The Case of Boris Sokolov

I was emailed the other day by La Russophobe, whose disagreements with this blog are robust, asking to bring attention to the case of the Russian literature professor Boris Sokolov, who appears to have lost both his position at the university as well as his columnist arrangement with Gazeta for having written a column about Georgian president Mikhail Saakashvili. Sokolov had also previously been criticized for questioning a 9/11 conspiracy film being heavily shown on Russian state television. Sokolov’s firing appears to me to be a frightening barometer of the current level of intolerance in Russia for outsider opinions on the Georgia situation.

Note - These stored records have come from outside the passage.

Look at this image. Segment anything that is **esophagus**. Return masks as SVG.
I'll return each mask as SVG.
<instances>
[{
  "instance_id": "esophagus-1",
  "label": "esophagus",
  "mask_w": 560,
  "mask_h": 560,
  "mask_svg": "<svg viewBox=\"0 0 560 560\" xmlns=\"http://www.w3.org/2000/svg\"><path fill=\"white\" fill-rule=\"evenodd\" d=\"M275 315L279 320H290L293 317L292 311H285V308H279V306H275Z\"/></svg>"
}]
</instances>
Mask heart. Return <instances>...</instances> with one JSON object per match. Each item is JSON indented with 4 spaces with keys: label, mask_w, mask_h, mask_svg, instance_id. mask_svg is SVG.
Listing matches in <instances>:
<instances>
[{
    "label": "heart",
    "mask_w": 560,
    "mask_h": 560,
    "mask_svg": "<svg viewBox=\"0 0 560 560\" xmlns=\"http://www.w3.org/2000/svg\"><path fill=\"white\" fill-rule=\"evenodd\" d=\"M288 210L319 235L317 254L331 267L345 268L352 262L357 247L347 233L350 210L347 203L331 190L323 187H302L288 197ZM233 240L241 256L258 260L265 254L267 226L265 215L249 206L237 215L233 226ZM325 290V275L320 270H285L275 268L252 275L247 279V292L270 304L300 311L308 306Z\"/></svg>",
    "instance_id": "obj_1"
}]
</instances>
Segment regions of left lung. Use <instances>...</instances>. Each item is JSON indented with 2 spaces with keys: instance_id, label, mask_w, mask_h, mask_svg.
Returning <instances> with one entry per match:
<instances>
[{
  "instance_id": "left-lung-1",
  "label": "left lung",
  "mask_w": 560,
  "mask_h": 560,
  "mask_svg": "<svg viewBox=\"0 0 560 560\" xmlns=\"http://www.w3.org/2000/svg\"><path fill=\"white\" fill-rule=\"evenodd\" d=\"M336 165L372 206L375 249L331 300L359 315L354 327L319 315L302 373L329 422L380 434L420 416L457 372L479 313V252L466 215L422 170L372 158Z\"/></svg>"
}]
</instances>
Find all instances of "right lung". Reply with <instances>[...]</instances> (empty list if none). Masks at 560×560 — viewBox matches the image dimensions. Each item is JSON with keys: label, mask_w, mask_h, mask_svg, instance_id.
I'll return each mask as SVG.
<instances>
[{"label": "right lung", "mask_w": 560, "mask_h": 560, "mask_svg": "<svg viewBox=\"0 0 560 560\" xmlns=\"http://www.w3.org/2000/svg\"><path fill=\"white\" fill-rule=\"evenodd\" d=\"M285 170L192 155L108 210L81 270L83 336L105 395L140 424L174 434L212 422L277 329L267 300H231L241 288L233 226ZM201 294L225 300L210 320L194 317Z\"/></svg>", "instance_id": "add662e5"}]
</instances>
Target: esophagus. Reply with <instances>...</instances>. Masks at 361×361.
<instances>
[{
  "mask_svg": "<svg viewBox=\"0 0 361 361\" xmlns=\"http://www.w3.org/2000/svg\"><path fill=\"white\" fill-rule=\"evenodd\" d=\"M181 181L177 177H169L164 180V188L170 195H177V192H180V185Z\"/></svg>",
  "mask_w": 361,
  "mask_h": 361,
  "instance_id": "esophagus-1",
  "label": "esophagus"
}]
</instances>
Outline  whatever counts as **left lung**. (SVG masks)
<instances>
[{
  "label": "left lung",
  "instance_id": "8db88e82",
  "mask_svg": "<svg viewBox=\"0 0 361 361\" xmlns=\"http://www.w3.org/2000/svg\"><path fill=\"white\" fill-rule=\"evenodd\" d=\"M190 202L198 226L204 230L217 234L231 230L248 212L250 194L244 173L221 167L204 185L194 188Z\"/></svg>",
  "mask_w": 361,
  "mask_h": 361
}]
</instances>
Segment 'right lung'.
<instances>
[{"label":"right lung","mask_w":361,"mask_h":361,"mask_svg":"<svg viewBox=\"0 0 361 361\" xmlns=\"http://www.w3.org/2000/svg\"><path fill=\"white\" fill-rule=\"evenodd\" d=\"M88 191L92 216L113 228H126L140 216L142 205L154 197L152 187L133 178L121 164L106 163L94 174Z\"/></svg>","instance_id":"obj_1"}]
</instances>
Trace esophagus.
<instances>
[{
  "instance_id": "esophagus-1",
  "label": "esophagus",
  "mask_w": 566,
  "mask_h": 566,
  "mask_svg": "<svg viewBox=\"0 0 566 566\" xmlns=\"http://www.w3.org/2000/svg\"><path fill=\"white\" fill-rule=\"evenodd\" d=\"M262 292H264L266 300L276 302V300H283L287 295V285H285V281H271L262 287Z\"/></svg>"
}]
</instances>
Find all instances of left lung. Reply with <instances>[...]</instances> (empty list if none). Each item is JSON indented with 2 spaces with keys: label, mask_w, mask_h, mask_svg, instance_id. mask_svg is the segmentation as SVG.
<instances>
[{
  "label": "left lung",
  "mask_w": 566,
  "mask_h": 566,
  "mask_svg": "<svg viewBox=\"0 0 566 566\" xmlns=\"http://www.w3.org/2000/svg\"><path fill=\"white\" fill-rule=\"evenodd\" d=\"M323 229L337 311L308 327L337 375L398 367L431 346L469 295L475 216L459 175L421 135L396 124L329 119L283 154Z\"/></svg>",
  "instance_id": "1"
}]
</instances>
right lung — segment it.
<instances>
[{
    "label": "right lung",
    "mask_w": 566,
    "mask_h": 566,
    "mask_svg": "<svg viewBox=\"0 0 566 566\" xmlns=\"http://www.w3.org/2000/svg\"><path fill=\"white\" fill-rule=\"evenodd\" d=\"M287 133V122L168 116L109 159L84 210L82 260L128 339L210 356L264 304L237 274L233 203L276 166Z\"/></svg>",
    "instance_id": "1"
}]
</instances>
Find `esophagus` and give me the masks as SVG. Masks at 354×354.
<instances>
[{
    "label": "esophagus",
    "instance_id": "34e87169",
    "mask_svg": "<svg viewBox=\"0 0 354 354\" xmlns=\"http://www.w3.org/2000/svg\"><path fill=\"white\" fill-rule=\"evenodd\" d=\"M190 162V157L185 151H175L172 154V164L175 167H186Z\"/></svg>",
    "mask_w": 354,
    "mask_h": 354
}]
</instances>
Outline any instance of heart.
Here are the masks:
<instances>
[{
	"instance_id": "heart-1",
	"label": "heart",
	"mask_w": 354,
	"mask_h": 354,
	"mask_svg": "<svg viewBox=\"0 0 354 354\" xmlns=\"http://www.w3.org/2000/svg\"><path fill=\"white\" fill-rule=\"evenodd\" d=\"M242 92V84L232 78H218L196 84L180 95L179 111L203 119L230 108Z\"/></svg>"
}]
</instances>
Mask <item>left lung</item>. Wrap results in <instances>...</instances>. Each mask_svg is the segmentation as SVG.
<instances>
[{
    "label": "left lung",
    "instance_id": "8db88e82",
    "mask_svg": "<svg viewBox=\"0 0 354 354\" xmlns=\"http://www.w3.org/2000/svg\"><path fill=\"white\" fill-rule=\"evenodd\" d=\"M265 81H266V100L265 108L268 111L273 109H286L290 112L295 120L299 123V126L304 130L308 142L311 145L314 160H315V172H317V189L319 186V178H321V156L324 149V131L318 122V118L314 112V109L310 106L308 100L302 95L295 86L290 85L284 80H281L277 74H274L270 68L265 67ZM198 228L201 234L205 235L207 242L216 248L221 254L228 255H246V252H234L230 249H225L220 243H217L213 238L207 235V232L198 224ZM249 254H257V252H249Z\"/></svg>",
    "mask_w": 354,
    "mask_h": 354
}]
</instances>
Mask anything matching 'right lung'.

LR has translations of both coverage of the Sokolov case as well as his original column about Saakashvili that cost him his job:

Soon after the column was published, Sokolov says, the newspaper’s editor in chief Pyotr Fadeyev was fired and the text was removed from its website. The paper then informed Sokolov that it was no longer interested in carrying his work. “My colleagues all said that this occurred after the paper received a telephone call from the offices of the presidential administration.”When Sokolov did not tender his resignation, he says, on September 17th he was fired by RSSU, where he was a professor of social anthropology. “The Dean of my faculty made no attempt to hide the fact that the decision to terminate my employment was made by RSSU’s rector after several phone conversations with presidential administrative staff,” Solokov says. RSSU denies there was any political motivation behind the termination; according to Dina Tanatova, Acting Dean of the Factulty of Sociology, Sokolov voluntarily resigned because he preferred to engage in professional rather than academic work. “I very much regret his resignation,” said Tanatova.